The results reported here suggest that the fragility found in Easterly, Levine, and Roodman (2004) for Burnside and Dollar (2000) is the norm in the cross-country aid-growth literature. Indeed, in a counterpoint to the focus of Leamer (1983), Levine and Renelt (1992), and Sala-i-Martin (1997) on the choice of controls as a source of fragility, it turns out that modifying the sample generally affects results the most. For example, in the Collier and Dollar (2002) regression, half of the specification-modifying tests leave the t statistic at 1.49 or higher and two more lower it to near 1.00 (see table 5). But adding more years sends it to –0.19—and, after dropping outliers, to –0.81 (see table 6).

Does this mean that the various stories of aid effectiveness should be summarily dismissed? Are recipient policies, exogenous economic factors, and postconflict status irrelevant to aid effectiveness? Are there no diminishing returns to aid? Is helping the neediest countries a hopeless task? No. There can be no doubt that some aid finances investment and that domestic policies, governance, external conditions, and other factors these authors study influence the productivity of investment.

Why then do such stories of aid effectiveness not shine through more clearly? Aid is probably not a fundamentally decisive factor for development, not as important, say, as domestic savings, inequality, or governance. Moreover, foreign assistance is not homogeneous. It consists of everything from food aid for famine-struck countries to technical advice on building judiciaries to loans for paving roads. And much aid is poorly used—or, like venture capital, is like good bets gone bad. Thus the statistical noise tends to drown out the signal.

Perhaps researchers will yet unearth more robust answers to the fundamental questions of aid policy. Or perhaps they have hit the limits of cross-country empirics. Either way, robust, valid generalizations have not and will not come easily. Despite decades of trying, cross-country growth empirics have yet to teach us much about whether and when aid works.

Rothchild, Donald S. (2001), “The US Foreign Policy Trajectory on Africa,” in SAIS Review, Vol. 21, No. 1, pp. 179-211, John Hopkins University Press.

Despite an activist foreign policy orientation, the U.S. trajectory on Africa has, on the whole, tended toward low-profile involvement.77 To be sure, there have been notable exceptions, such as the 1986 Comprehensive Anti-Apartheid Act, the 1988 mediation of the Angola-Namibia accords, and the humanitarian intervention in Somalia. In general, however, U.S. administrations, Republican and Democratic alike, have been cautious in their engagement with Africa. The Clinton administration, despite its rhetoric on partnership, held firm to the post-World War II trend of limited involvement. Its initiatives on enlarging democracy, promoting trade, backing a debt write-off, and sponsoring ACRI [African Crisis Response Initiative] represent low-cost and low-risk efforts that reflect U.S. interests and values. Its record on foreign economic assistance and peacekeeping are not what one would expect of a great power. By acting pragmatically, the Clinton administration had to limit its foreign policy objectives to what was acceptable to Congress and the public.

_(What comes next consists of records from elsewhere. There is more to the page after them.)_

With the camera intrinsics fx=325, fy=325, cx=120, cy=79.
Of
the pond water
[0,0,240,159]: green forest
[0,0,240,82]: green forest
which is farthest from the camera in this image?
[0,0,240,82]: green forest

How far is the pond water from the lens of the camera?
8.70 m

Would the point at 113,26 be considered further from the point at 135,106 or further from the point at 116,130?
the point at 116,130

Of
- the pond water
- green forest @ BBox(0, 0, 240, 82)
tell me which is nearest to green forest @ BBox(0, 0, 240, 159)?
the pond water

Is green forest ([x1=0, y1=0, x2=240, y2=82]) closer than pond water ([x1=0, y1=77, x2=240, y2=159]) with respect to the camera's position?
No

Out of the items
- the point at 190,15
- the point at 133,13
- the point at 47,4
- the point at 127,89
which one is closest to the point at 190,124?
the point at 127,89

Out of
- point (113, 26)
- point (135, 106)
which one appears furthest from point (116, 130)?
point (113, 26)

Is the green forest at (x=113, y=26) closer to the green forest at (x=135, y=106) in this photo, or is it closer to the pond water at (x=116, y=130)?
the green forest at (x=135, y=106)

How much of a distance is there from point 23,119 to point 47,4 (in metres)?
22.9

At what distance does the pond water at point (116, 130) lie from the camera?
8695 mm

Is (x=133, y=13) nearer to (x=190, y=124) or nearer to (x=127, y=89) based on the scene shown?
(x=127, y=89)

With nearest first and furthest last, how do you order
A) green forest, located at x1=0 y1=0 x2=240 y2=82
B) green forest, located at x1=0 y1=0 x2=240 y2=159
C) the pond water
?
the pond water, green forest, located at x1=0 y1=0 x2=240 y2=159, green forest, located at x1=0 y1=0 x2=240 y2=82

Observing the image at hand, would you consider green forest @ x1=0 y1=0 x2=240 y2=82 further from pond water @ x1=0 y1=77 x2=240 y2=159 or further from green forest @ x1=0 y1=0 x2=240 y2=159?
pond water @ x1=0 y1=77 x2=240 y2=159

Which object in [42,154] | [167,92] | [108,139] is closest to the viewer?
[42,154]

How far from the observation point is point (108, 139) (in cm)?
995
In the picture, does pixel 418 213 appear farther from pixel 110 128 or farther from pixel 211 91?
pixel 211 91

Under these circumstances, what can be done to promote a change in the United States trajectory toward a more constructive and life-affirming interaction with Africa? We do not want an activist foreign policy that does not respect Africa’s desire for autonomy and self-reliance, but rather one that supplements responsible African decision-making to achieve Africa’s own goals and purposes. Such a spirit of self-effacing cooperation and enlightened self-interest may be essential to achieve long-term African and U.S. interests, but it will not be easy to cultivate. To do this, it will be necessary for political leaders to commit greater energies to encourage an increased public understanding of Africa’s needs and aspirations, and for a stronger U.S. constituency on Africa to emerge. Only a concerned U.S. leadership and domestic constituency for Africa will be sufficient to overcome the trend toward drift and detachment that has marked U.S. policy toward Africa.